▶ To do
Write the records out again, keeping each line exactly as it is.

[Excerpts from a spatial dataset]
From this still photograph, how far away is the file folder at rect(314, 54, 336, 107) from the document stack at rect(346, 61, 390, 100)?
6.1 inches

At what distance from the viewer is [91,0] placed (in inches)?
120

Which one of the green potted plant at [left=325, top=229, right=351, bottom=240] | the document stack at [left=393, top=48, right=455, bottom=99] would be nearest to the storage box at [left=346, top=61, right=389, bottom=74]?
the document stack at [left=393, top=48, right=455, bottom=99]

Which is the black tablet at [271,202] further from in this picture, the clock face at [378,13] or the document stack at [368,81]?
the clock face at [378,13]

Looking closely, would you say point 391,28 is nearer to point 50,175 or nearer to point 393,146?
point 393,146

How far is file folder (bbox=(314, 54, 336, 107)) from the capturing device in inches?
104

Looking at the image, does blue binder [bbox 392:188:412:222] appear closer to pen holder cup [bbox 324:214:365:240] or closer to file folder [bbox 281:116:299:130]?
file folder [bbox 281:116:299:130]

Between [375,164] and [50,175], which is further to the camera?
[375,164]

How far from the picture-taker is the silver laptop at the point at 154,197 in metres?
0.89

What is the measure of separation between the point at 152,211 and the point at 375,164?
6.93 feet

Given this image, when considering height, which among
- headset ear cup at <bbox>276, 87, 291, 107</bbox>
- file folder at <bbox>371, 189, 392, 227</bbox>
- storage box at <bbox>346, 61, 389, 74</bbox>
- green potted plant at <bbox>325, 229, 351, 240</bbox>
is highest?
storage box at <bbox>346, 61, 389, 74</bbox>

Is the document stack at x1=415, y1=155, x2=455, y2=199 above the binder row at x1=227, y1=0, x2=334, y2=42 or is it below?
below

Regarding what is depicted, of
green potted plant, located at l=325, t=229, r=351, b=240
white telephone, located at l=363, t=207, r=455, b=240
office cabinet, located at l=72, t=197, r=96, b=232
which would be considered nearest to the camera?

▶ Task answer
From this still photograph, how far away is the file folder at rect(314, 54, 336, 107) from the document stack at rect(346, 61, 390, 100)?
6.1 inches

At what distance from the viewer is [91,0] placed (in inches)?
120

Which one of the green potted plant at [left=325, top=229, right=351, bottom=240] | the document stack at [left=393, top=48, right=455, bottom=99] would be nearest to the storage box at [left=346, top=61, right=389, bottom=74]?
the document stack at [left=393, top=48, right=455, bottom=99]

Which is the black tablet at [271,202] further from in this picture, the clock face at [378,13] or the document stack at [368,81]?
the clock face at [378,13]

Looking closely, would you say point 391,28 is nearer to point 50,175 or nearer to point 393,146?
point 393,146

How far is file folder (bbox=(314, 54, 336, 107)) from the capturing device in inches?
104

Looking at the image, does blue binder [bbox 392:188:412:222] appear closer to pen holder cup [bbox 324:214:365:240] or closer to file folder [bbox 281:116:299:130]?
file folder [bbox 281:116:299:130]

Between [375,164] and [50,175], which is further to the camera?
[375,164]

How far from the picture-taker is the silver laptop at the point at 154,197 in metres?
0.89

What is the measure of separation between the point at 152,211 and the point at 375,164?
6.93 feet

Given this image, when considering height, which among
- headset ear cup at <bbox>276, 87, 291, 107</bbox>
- file folder at <bbox>371, 189, 392, 227</bbox>
- storage box at <bbox>346, 61, 389, 74</bbox>
- green potted plant at <bbox>325, 229, 351, 240</bbox>
is highest?
storage box at <bbox>346, 61, 389, 74</bbox>

Is the document stack at x1=415, y1=155, x2=455, y2=199 above the binder row at x1=227, y1=0, x2=334, y2=42 or is it below?
below

Regarding what is depicted, of
green potted plant, located at l=325, t=229, r=351, b=240
white telephone, located at l=363, t=207, r=455, b=240
office cabinet, located at l=72, t=197, r=96, b=232
which would be considered nearest to the camera?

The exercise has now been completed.